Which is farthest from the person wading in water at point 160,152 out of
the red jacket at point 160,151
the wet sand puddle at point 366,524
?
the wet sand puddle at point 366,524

───

#### Task objective
Can you convert the entries above into a JSON list of strings, with one string for each line and no blank lines?

#### Exercise response
[
  "Which is farthest from the person wading in water at point 160,152 out of",
  "the red jacket at point 160,151",
  "the wet sand puddle at point 366,524",
  "?",
  "the wet sand puddle at point 366,524"
]